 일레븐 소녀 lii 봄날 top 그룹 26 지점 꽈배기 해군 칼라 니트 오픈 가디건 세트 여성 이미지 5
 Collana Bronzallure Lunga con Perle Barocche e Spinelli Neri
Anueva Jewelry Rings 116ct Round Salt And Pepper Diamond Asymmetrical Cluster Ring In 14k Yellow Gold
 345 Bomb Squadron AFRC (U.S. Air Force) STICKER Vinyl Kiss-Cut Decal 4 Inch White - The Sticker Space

==

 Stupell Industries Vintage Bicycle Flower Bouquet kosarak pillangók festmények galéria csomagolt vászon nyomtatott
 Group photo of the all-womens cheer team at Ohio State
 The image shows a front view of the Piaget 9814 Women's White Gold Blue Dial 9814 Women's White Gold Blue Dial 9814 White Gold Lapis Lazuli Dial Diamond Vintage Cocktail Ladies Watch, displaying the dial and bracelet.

* * *

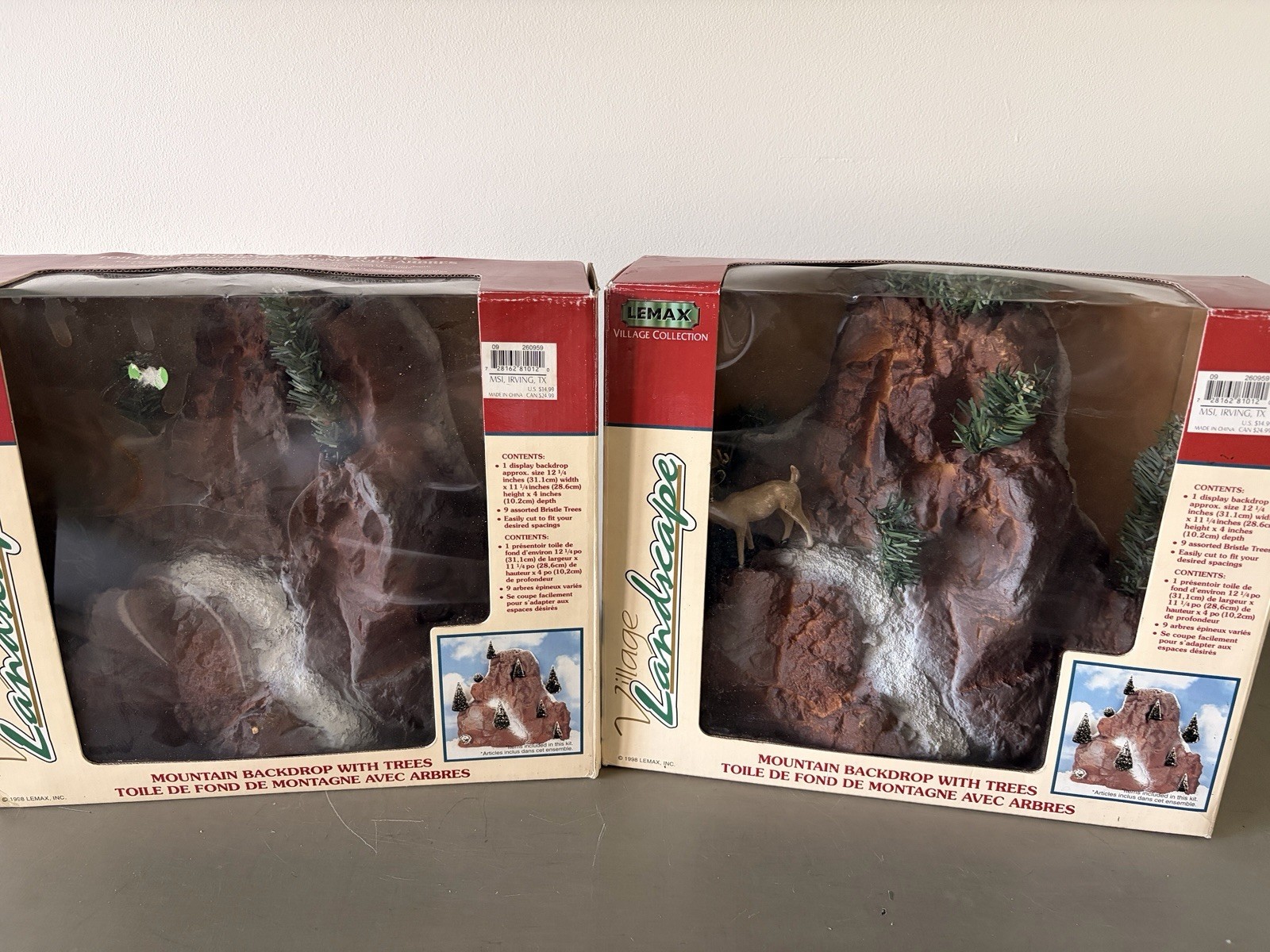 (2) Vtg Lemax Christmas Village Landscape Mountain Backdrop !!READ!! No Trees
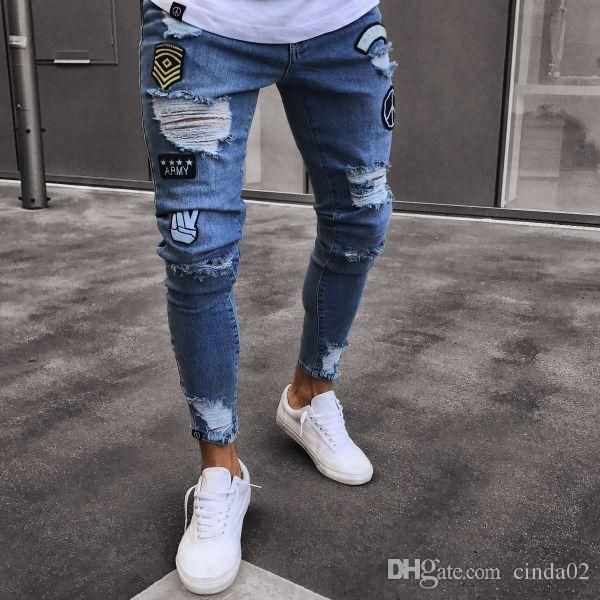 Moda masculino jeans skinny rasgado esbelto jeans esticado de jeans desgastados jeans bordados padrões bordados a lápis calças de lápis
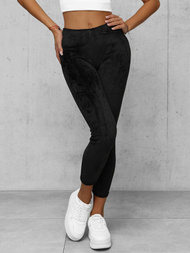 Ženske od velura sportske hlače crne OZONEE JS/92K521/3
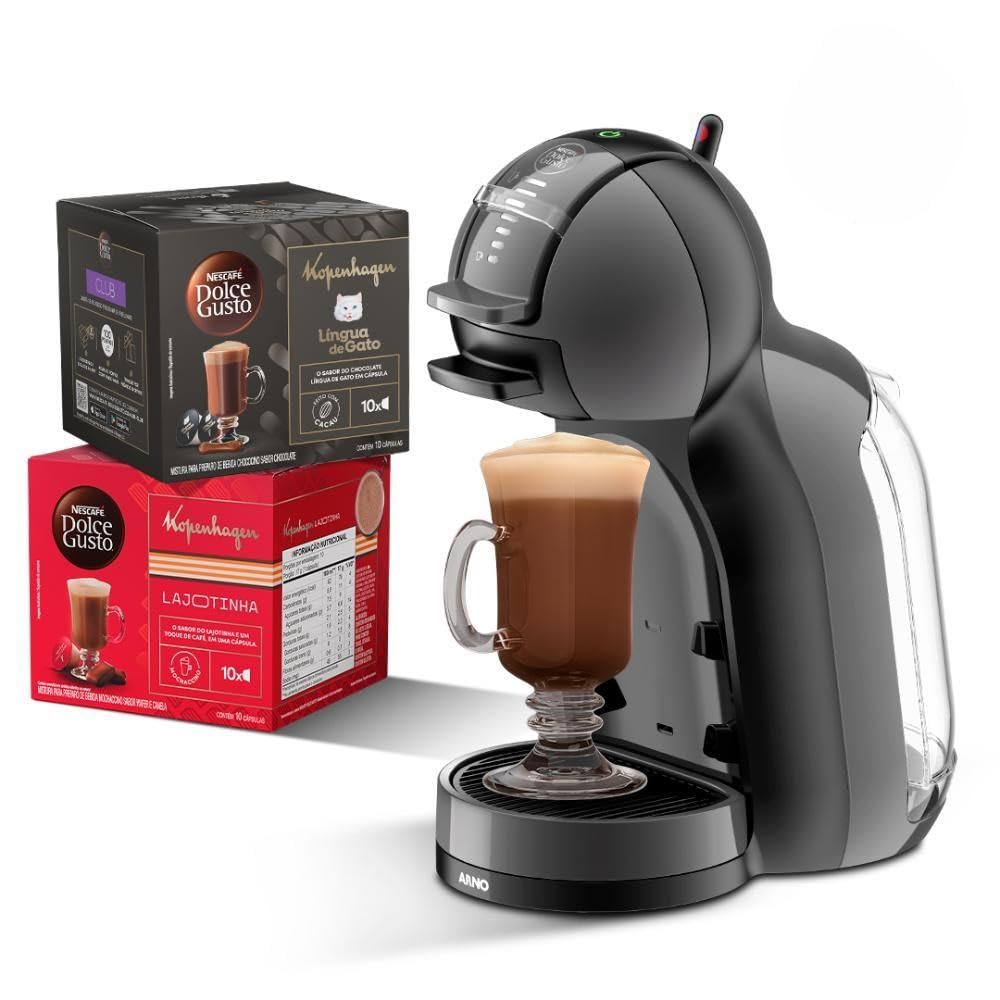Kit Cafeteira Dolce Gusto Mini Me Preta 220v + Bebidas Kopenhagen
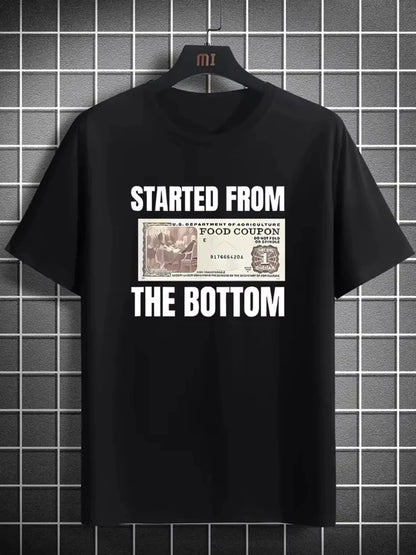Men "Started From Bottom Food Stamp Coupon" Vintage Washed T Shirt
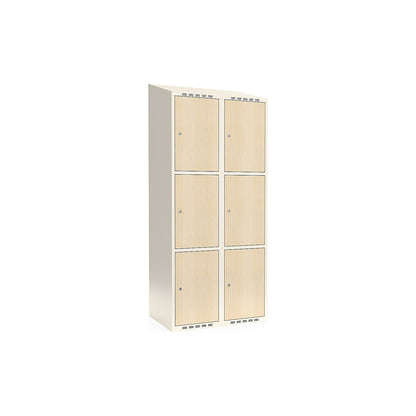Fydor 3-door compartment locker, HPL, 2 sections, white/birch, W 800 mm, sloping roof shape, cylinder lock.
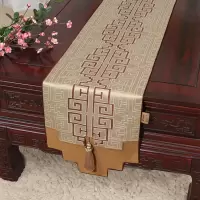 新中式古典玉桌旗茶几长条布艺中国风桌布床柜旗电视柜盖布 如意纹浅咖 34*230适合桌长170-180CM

> TASK BRIEF
Copy out the part that opens with the line containing "일레븐 소녀 lii 봄날" and closes with the line containing "345 Bomb Squadron", swapping "Yellow Gold" for "White Gold" and changing nothing else.

> ANSWER SPACE
 일레븐 소녀 lii 봄날 top 그룹 26 지점 꽈배기 해군 칼라 니트 오픈 가디건 세트 여성 이미지 5
 Collana Bronzallure Lunga con Perle Barocche e Spinelli Neri
Anueva Jewelry Rings 116ct Round Salt And Pepper Diamond Asymmetrical Cluster Ring In 14k White Gold
 345 Bomb Squadron AFRC (U.S. Air Force) STICKER Vinyl Kiss-Cut Decal 4 Inch White - The Sticker Space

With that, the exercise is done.